- **Task statement**:
Copy every line of text in the records below word for word, leaving out the pictures.

- **Collected data**:
========
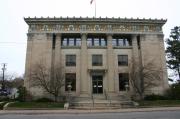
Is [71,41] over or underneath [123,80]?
over

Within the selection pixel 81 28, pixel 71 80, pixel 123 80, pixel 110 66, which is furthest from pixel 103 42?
pixel 71 80

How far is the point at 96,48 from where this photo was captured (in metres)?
41.8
========
- **Written solution**:
Is [71,41] over or underneath [123,80]?
over

Within the selection pixel 81 28, pixel 71 80, pixel 123 80, pixel 110 66, which is furthest from pixel 103 42?
pixel 71 80

How far is the point at 96,48 from where this photo was captured (in metres)?
41.8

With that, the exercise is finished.